Gloves are always displayed in ounces. The most common sizes found are 10 oz, 12 oz, 14 oz, and 16 oz. Of all the sizes, 10 oz gloves are the most popular for bag and pad workouts, while sizes 14, 16, 18, and 20 oz gloves are used for sparring.
As the size is determined by the amount of padding inside the glove, a heavier weighted glove means your hand will have more protection, but it will also slow down your punching speed. Most beginners opt for bigger gloves to be on the safe side and work their way down towards competitive weight as their skills improve.
What Is The Difference Between Boxing And Kickboxing?
The main difference between boxing and kickboxing is that kickboxing incorporates striking motions with the legs and the arms. "While the lower body is engaged in boxing, it's even more so with kickboxing because you're throwing kicks and engaging even more muscle groups. Wee hit and kick pad in this class--unlike cardio boxing/kickboxing classes where you're shadowboxing/kicking."
Cardio kickboxing classes are also very popular at health clubs, but the areas we mention are different from your traditional boxing/kickboxing classes. For example, if you are looking for more of a cardio calorie burn, cardio kickboxing classes go through similar basic moves that you would find in kickboxing, but without the impact of actually hitting anything. This makes it a lower impact workout, but often with more continuous movement to keep your heart rate.

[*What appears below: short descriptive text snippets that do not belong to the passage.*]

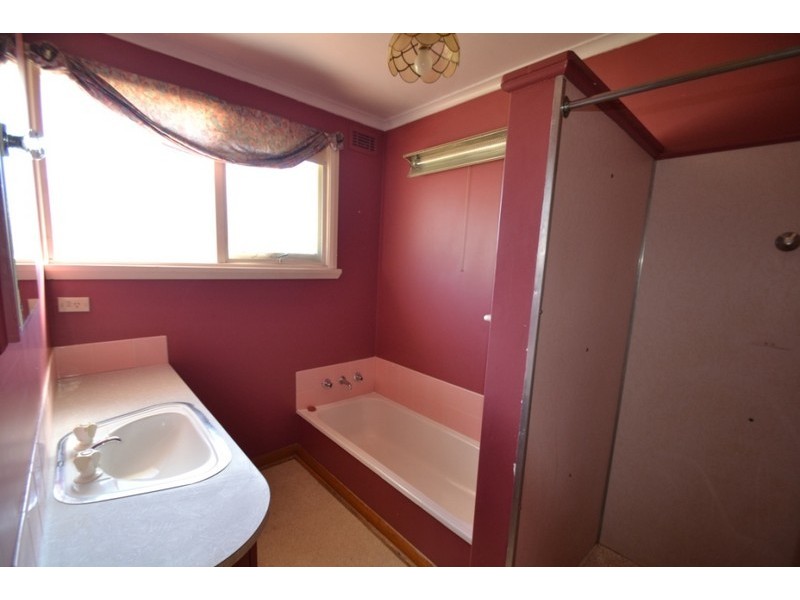 12 Malunga Street, Kings Meadows TAS 7249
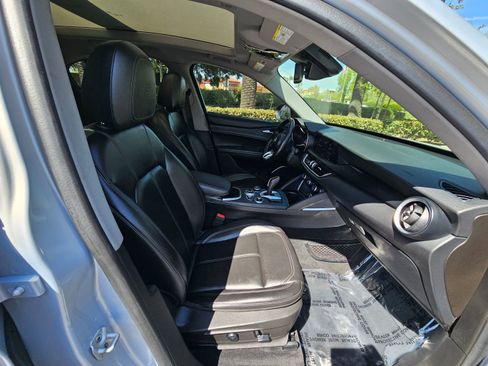 Used 2021 Alfa Romeo Stelvio Sprint w/ Nero Edizione image 30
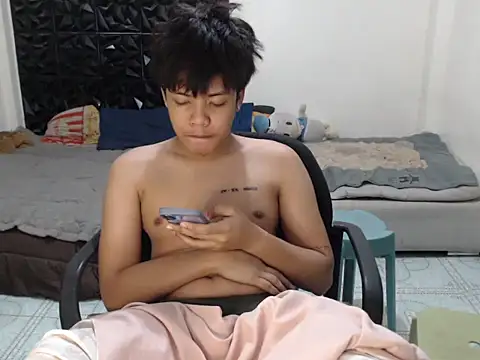Prince hottie online show from September 12, 2025, 4:34 am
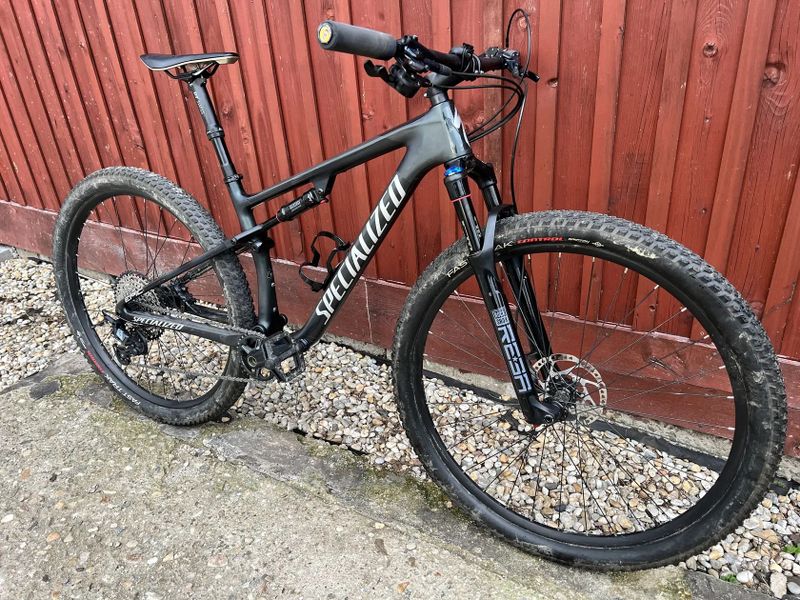 Specialized Epic Comp 2022, vel M,29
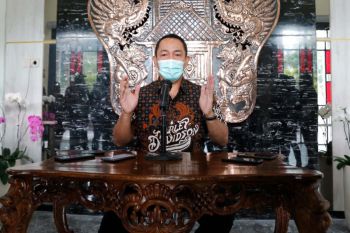 600.00 warga Kota Semarang menunggu divaksin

When it comes to different types of classes, kickboxing is where you may find more variety of approaches. "Boxing is pretty universal style-wise. Kickboxing has various styles, including American (the kind most people envision when they think of kickboxing), Muy Thai (also includes clinches, elbows, knees and kicks to the leg) and even French known as 'Savate'".

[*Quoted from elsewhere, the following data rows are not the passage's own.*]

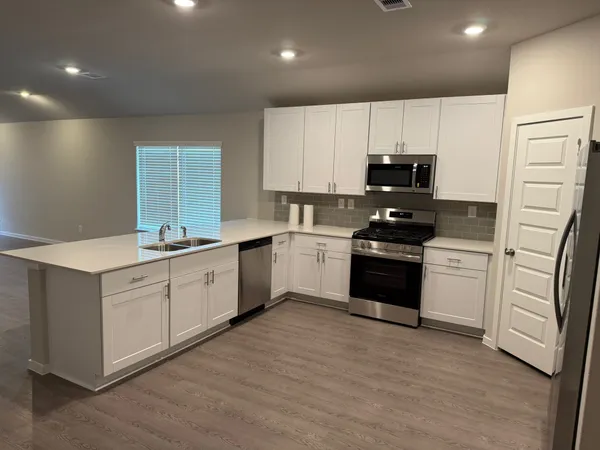 $2,300 | 2027 Summer Night Drive, Houston, TX 77073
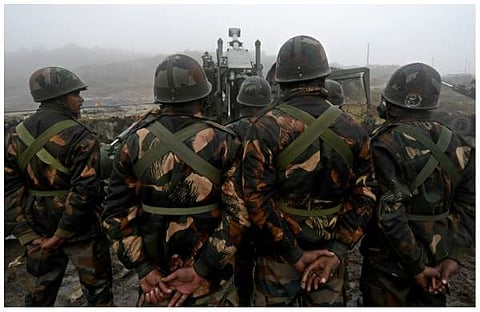 അതിര്ത്തിയില് ഇന്ത്യന് സൈനികര്/എഎഫ്പി-ഫയല്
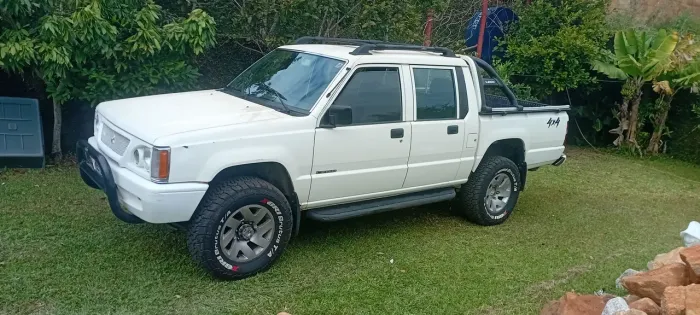 Mitsubishi L200 GL 2.5 4X4 CD Diesel 2001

How Hard Of A Workout Is It?
Focus workout boxing like most workouts; with boxing or kickboxing classes, you get what you put into it. Both workouts are extremely versatile and challenging and can be a great addition to anyone's normal workout routine.
If you follow the combinations as they're shown, you'll get a serious workout, but you can always modify or dial it down to match your current fitness level or if you have an injury. So it's like a studio cycle in that respect, in that you can try and match the instructor step-for-step or simply ease off a bit, so you're not struggling, which is never the desired result.
These classes provide cardiovascular training as well as strength building. "Boxing will help with your hand-eye coordination, cardio endurance, confidence, weight loss, and development of upper body strength. In class, we jump rope and do different forms of cardio for warm-up, running drills, and bodyweight exercises. Everyone is at their own pace; you just have to be comfortable punching and kicking."
Besides the physical benefits of the class, boxing and kickboxing classes offer mental benefits. It's also a therapeutic way of relieving stress--by hitting things--for many people, offers Healy, which isn't something you get in other classes.
Kickboxing can be a great way to get in shape, relieve stress and learn self-defence. However, there are some things you should avoid when starting. Make sure to choose the right gloves and find a qualified instructor who can help you get started on the right foot.